Scarico acque reflue: è una fattispecie aggravante il superamento dei limiti con sostanze più pericolose



La questione
Il
testo unico per l'ambiente (Dlgs 3 aprile 2006 n. 152), novellato dal decreto correttivo del 2008 (Dlgs 16 gennaio 2008 n. 4) individua all'articolo 137 il sistema sanzionatorio penale per gli scarichi di acque reflue.
Le modifiche legislative intervenute a partire dalla legge Merli del 1976 hanno reso non sempre chiaramente intellegibili i precetti rafforzati da previsione di sanzione penale.
L'originaria repressione di tutti i comportamenti posti in violazione della legge sulla tutela delle acque è stata sostituita da una diversificata graduazione dei comportamenti. L'illecito amministrativo è la norma ed eccezionali sono le ipotesi di rilevanza penale.
Il criterio dell'offensività e, quindi, della presenza effettiva di una lesione o di un pericolo di lesione del bene tutelato dalla norma, ha dovuto orientarsi lungo i binari dettati dalle norme comunitarie che esigevano sanzioni effettive, proporzionate e dissuasive. Criteri, questi ultimi, richiamati nelle leggi delega che imponevano sanzioni penali per tutte le violazioni di norme tese a tutelare interessi generali dell'ordinamento interno, con il mantenimento dei livelli di protezione ambientale previsti dalla normativa nazionale, semmai più rigorosi rispetto a quelli derivanti dalla normativa comunitaria.
La strategia di controllo sugli scarichi, quale unico presidio nella tutela dei corpi idrici, è stata radicalmente modificata da una politica di ispirazione comunitaria di tutela della qualità e delle caratteristiche intrinseche delle acque e dei corpi idrici ricettori in cui recapitano le acque reflue. Ciò non toglie che vadano imposti limiti alla presenza negli scarichi di determinate sostanze indicate in una serie di tabelle contenute nell'allegato 5 alla parte terza del testo unico. Anzi, l'ambizioso obiettivo di una tutela ecosistemica dei corpi idrici, corretto nei principi, si è scontrato con evidenti difficoltà nel sistema italiano dei controlli ambientali, tali da consigliare il rapido ritorno a forme meno strategiche ma più facilmente attuabili di salvaguardia del bene acqua.
È controverso se lo scarico di acque reflue industriali, con superamento dei limiti fissati nella tabella 3 o lo scarico su suolo, con superamento dei limiti contenuti nella tabella 4, abbiano rilevanza penale indipendentemente dal fatto che riguardino o meno le sostanze indicate nella tabella 5, caratterizzate dalla loro natura tossica, persistente o bioaccumulabile.
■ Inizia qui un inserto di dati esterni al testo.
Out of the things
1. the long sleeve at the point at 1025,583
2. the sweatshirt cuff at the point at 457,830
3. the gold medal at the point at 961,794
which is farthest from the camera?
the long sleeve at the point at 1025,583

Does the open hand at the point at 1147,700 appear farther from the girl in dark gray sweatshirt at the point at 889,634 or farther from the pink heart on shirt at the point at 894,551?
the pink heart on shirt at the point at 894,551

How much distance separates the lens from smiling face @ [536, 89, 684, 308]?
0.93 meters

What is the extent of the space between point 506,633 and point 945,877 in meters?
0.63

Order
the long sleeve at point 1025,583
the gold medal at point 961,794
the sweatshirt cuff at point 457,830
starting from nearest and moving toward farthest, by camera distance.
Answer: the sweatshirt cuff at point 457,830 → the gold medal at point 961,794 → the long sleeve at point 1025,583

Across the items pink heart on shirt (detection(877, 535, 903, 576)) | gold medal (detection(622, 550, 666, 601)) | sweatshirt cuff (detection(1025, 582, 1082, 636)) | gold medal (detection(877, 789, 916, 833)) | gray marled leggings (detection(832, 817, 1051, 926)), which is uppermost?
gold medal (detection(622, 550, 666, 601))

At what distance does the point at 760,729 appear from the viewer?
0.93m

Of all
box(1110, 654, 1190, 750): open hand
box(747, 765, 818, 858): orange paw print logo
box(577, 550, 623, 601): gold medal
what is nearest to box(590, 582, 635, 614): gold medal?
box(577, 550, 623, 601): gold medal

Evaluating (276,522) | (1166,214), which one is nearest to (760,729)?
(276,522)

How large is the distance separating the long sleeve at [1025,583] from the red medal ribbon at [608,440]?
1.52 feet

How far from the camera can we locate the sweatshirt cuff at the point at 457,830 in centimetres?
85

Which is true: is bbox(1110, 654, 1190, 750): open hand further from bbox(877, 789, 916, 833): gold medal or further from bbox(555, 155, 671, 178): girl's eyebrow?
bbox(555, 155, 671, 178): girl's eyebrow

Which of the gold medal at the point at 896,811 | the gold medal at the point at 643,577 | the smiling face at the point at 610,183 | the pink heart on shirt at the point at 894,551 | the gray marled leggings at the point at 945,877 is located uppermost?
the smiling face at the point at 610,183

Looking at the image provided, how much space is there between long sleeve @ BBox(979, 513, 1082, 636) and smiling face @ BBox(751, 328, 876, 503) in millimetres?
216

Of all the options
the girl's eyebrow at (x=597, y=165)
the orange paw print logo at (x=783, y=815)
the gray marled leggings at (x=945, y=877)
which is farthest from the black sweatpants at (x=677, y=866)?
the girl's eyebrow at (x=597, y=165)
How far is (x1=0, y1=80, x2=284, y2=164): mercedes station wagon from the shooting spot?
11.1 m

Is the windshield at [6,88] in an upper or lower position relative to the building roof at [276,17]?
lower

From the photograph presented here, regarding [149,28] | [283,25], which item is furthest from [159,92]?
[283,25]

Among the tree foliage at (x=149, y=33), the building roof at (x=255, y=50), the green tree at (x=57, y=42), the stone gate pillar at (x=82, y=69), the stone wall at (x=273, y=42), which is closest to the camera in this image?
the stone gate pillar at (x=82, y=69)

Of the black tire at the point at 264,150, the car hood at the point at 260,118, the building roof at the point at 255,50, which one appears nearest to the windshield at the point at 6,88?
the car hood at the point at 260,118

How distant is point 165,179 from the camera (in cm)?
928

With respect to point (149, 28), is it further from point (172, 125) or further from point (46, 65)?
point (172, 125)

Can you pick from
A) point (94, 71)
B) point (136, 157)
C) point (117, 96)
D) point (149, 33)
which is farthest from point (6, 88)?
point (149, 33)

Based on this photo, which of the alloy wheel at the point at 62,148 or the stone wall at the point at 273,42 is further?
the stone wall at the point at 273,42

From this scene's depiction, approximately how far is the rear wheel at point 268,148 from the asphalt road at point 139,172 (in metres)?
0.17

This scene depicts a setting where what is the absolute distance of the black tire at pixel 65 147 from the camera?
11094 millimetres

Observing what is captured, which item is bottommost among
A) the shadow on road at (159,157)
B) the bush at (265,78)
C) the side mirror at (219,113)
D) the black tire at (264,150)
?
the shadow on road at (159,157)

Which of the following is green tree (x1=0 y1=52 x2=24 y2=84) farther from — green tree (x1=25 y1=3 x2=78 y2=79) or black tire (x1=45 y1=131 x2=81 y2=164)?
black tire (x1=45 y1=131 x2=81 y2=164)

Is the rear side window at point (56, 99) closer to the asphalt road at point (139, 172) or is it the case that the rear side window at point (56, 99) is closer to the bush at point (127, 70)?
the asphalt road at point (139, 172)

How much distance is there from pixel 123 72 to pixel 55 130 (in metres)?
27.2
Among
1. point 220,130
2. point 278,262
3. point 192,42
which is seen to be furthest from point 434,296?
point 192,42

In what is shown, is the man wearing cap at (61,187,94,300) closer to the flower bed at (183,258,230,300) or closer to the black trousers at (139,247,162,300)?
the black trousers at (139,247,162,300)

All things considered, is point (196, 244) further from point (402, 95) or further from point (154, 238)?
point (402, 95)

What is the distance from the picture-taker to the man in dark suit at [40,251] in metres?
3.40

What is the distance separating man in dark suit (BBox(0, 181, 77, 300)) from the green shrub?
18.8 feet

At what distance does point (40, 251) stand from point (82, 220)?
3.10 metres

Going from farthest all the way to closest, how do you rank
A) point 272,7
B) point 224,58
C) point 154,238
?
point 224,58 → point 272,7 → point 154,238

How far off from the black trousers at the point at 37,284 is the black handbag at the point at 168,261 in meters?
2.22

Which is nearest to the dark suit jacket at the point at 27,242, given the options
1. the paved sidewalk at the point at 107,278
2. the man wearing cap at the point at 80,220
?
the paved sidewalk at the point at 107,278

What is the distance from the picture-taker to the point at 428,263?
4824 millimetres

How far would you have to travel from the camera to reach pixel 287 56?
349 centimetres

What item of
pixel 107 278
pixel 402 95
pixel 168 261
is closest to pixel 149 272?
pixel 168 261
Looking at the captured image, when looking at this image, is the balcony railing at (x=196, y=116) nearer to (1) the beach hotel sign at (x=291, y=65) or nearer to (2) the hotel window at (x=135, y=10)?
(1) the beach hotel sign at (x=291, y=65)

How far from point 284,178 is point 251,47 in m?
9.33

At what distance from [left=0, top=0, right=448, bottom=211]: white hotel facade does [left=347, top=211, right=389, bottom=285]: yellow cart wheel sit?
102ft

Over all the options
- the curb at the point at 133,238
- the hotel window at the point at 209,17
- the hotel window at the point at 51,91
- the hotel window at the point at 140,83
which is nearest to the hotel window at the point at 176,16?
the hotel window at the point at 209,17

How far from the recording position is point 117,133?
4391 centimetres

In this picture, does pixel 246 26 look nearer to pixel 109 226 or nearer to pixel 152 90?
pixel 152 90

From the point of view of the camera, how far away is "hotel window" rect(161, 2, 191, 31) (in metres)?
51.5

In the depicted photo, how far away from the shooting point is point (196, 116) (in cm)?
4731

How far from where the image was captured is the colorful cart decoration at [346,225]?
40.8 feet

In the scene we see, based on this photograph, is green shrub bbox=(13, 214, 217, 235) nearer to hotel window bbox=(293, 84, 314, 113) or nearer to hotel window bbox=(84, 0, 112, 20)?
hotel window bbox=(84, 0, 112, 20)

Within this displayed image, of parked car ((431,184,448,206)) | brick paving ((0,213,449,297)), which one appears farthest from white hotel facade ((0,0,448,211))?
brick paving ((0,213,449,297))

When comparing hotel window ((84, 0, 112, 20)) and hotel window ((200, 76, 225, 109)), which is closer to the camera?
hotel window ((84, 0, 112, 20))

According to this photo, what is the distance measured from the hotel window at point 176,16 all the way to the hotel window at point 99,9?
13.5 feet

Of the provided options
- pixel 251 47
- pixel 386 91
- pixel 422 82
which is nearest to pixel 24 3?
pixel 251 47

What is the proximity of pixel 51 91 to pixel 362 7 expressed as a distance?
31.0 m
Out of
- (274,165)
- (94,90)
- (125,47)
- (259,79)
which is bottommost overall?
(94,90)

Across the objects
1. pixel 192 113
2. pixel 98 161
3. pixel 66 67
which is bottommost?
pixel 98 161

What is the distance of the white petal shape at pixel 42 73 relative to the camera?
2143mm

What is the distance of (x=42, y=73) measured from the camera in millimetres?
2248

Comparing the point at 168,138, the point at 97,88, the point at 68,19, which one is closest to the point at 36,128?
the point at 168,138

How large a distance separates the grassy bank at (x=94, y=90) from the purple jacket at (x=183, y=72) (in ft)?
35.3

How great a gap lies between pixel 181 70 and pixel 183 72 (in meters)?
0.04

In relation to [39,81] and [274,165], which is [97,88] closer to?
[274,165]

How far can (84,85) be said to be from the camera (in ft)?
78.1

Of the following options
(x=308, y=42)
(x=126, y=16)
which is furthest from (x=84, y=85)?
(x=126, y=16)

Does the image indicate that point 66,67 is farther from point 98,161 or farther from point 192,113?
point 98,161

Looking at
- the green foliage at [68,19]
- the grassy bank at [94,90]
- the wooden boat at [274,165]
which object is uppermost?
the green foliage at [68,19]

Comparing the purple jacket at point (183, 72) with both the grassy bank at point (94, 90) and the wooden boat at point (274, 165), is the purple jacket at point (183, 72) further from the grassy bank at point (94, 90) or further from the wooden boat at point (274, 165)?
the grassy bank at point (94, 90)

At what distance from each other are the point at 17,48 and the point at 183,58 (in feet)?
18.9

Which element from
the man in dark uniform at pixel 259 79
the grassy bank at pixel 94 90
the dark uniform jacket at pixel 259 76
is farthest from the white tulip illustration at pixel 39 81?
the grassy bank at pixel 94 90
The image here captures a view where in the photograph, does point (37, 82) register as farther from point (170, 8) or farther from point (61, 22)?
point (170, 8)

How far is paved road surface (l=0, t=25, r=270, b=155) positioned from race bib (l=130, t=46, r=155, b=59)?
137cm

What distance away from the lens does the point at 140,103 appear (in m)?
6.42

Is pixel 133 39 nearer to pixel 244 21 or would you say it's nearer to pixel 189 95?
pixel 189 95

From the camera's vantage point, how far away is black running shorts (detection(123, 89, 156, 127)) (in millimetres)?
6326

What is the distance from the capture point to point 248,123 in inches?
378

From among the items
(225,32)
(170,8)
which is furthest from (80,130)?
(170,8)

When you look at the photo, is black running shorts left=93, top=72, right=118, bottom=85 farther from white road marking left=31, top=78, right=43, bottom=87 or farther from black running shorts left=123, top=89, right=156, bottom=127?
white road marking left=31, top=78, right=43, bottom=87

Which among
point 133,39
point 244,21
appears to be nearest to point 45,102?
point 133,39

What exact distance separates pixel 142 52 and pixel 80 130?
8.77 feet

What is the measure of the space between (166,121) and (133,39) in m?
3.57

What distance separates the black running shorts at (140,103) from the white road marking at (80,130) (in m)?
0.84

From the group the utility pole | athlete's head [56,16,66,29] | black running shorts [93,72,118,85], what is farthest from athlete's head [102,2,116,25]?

Il dato testuale della legge attualmente vigente, con una modifica solo apparentemente modesta rispetto al passato, sostituendo la congiunzione ovvero con quella di oppure ripetuto da superi, rispetto al decreto legislativo 152 del 1999, corretto dal decreto legislativo n. 258 del 2000, sembra aver reso definitivamente chiara la volontà del legislatore, probabilmente non lasciando più spazio a diverse interpretazioni.
Il quesito da risolvere
Scarichi industriali e superamento dei limiti tabellari. Sempre reato?
La soluzione
È sanzionato penalmente lo scarico di acque reflue industriali che recapiti in acque superficiali o in fognatura quando supera i valori limite fissati nella tabella 3, nonché lo scarico sul suolo di acque reflue industriali quando supera i valori limite fissati nella tabella 4, anche se il superamento tabellare non riguarda le diciotto sostanze più pericolose elencate nella tabella 5.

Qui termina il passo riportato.